Data records:
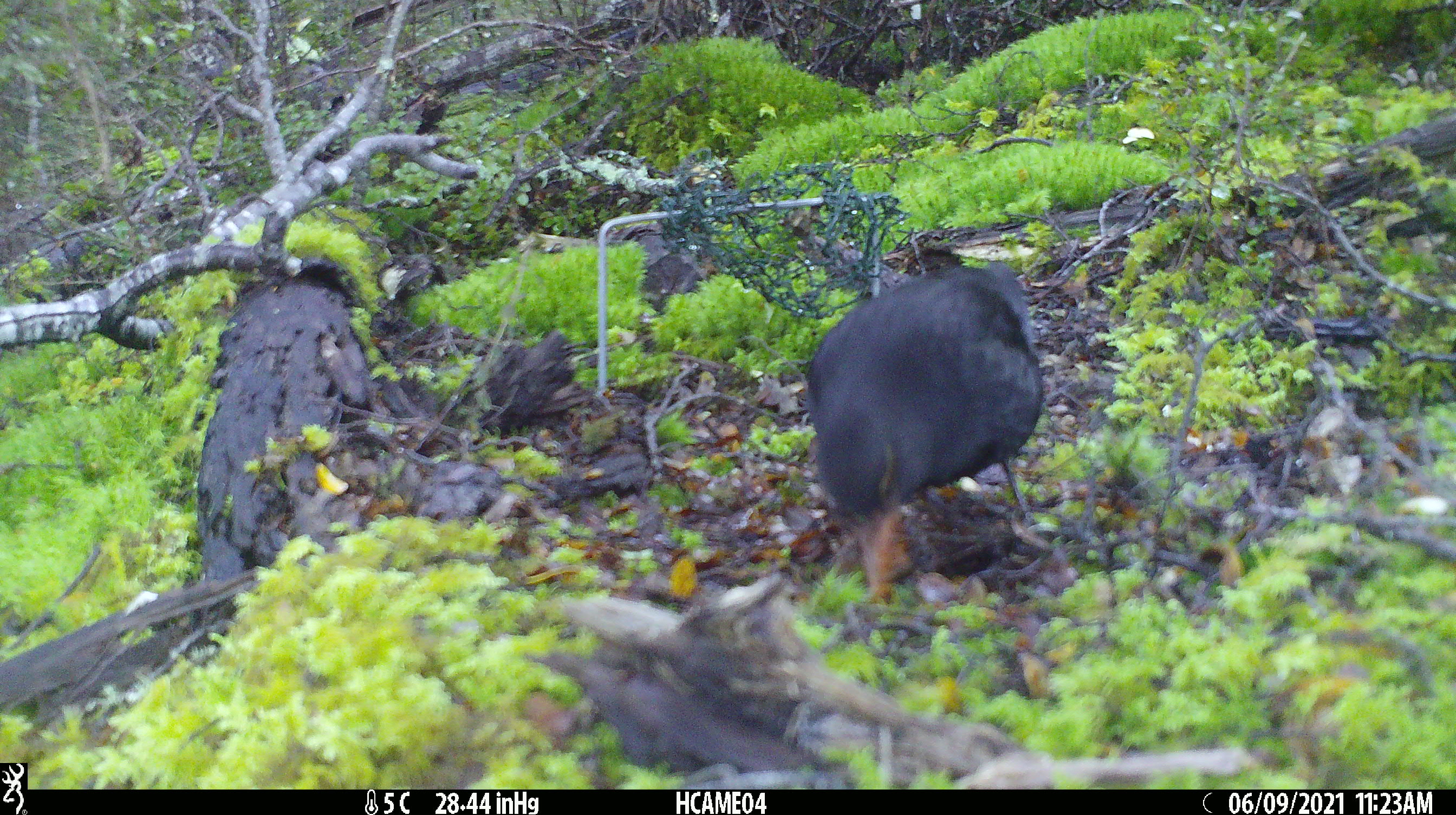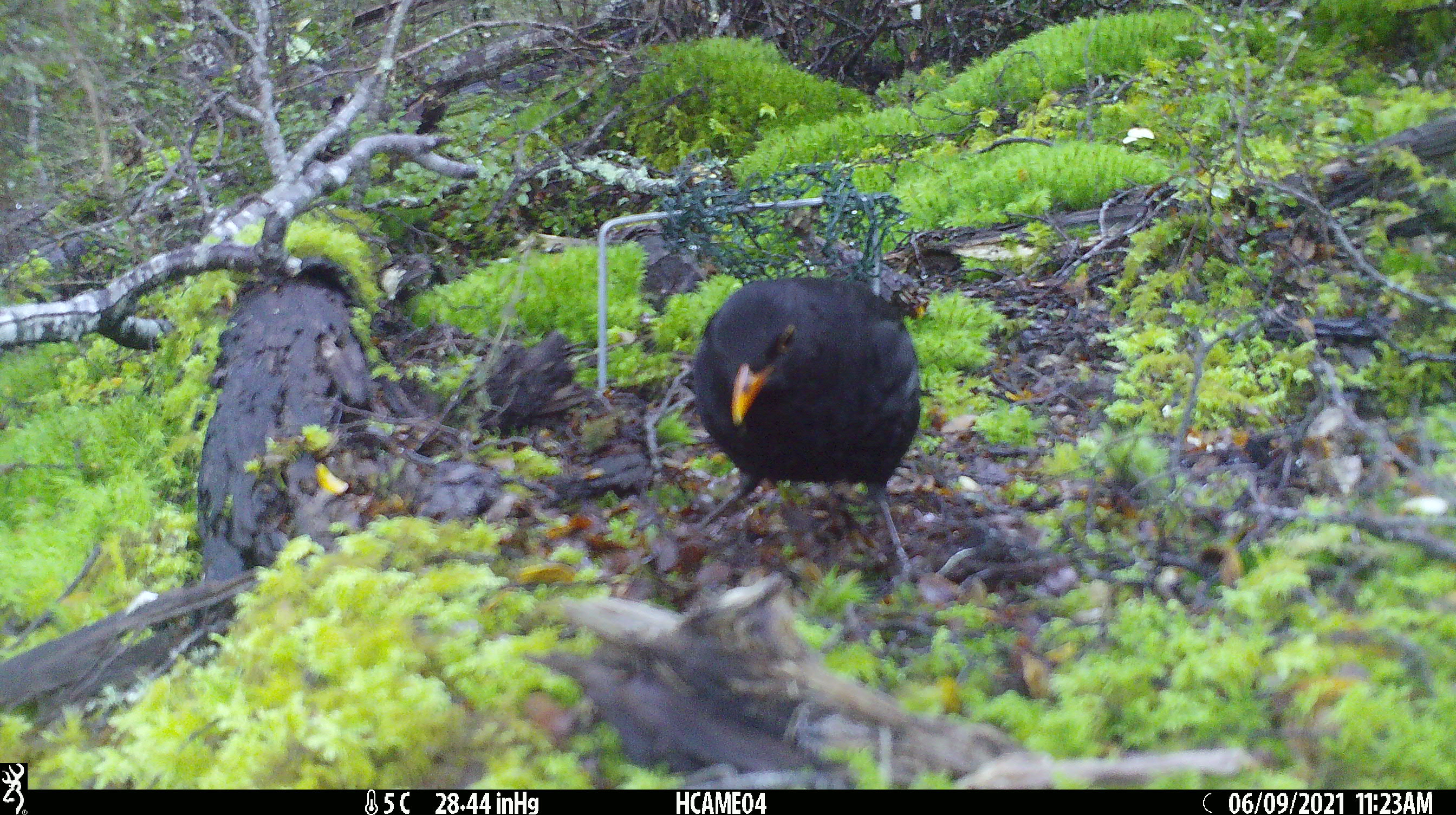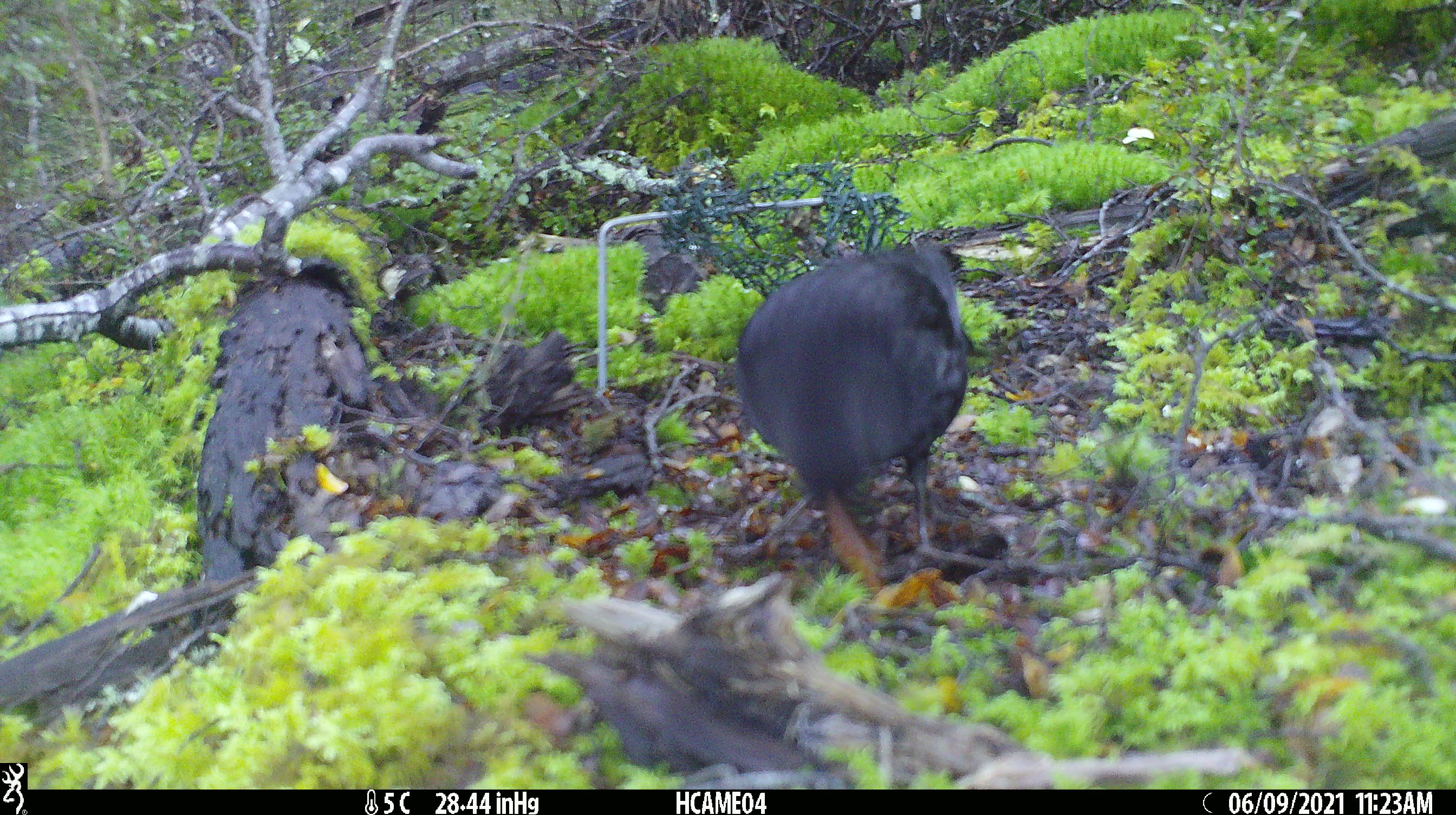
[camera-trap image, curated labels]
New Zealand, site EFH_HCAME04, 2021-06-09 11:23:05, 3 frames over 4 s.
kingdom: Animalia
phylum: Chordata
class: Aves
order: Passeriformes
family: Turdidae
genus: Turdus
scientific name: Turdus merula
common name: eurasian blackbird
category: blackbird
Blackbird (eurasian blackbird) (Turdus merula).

--

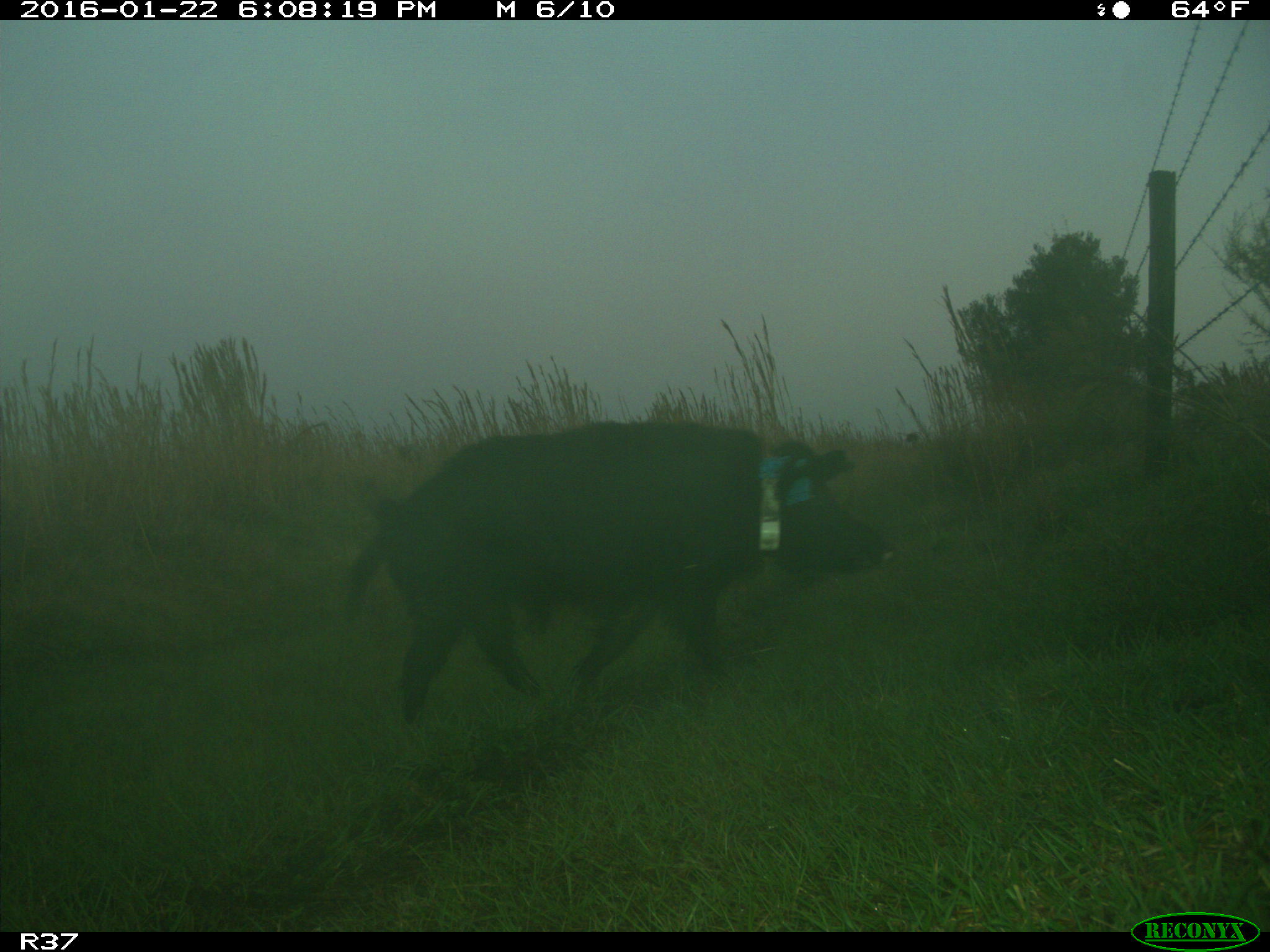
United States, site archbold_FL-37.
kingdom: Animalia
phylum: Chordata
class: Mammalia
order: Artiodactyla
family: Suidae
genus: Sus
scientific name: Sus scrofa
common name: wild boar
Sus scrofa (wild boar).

Work request:
When the word "site" shows up in a line of the entries, pull that line out.

Solution:
New Zealand, site EFH_HCAME04, 2021-06-09 11:23:05, 3 frames over 4 s.
United States, site archbold_FL-37.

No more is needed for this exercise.